We were assigned to areas with a high population of elderly or low income residents, and our aim was to provide a simple health screening for them. The health screening consisted of taking residents’ blood pressure, height, waist circumference and weight. 

When we arrived at the assigned area, I was surprised by what I saw….Most things in my life are big, shiny and new.  Not this neighbourhood… Interestingly, there was a bird’s eye view of the Singapore Flyer from the common corridor of one of the blocks. It felt as though there was an imaginary line separating us… 

There were more surprises waiting for us that day… 

One of the families we visited was reluctant to allow us to enter her home at first, as she felt it was too small. Eventually, she allowed us into her tiny, overcrowded flat, but started apologising about her small home. She even started tearing! I felt shocked and sympathetic towards her. Her family was quite big. It must be difficult to support such a big family, I thought. When we left, we gave her a small bag of rice which was sponsored by the Singapore Heart Foundation and she gratefully thanked us. I was extremely moved by the whole experience and felt a sense of fulfillment that I was able to touch a stranger’s heart. 

In another home, there was a flurry of different emotions. We were greeted by an elderly gentleman who was in his 60s, and he warmly welcomed us into his apartment.
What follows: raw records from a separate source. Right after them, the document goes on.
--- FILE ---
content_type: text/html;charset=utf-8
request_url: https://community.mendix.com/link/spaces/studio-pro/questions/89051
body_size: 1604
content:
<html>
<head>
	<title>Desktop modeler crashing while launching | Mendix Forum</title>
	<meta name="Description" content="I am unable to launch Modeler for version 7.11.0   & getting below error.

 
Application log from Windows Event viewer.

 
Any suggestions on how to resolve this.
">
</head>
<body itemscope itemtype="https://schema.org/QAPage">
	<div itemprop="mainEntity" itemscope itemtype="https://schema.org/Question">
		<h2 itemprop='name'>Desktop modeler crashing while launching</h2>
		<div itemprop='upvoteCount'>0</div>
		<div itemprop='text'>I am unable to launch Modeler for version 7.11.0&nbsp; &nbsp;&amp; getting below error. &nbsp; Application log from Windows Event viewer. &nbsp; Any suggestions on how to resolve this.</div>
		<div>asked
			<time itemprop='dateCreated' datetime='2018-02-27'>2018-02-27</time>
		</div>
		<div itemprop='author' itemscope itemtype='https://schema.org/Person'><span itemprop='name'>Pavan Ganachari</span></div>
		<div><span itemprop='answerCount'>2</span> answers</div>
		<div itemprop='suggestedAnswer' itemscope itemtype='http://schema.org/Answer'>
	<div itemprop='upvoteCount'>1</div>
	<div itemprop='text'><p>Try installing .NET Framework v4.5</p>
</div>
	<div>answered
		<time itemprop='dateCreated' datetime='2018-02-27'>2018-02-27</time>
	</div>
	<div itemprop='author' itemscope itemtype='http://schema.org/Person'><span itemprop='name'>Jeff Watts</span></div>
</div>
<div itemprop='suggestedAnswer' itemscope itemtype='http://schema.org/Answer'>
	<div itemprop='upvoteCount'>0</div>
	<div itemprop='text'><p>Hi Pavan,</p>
He shared his life experiences while we carried out the health screening, telling us his views on life and advising us about life decisions. He was a really happy-go-lucky man who was satisfied with the simple things he had and was very grateful for having a roof over his head and a bed to sleep in. 

At the end of the exercise, I was overcome with emotion. I felt satisfied with the whole event as it was an accomplishment to have helped the less fortunate. It is indeed rewarding to know that I have touched their lives in a small way. I am thankful to have been given the opportunity to serve my fellow Singaporeans.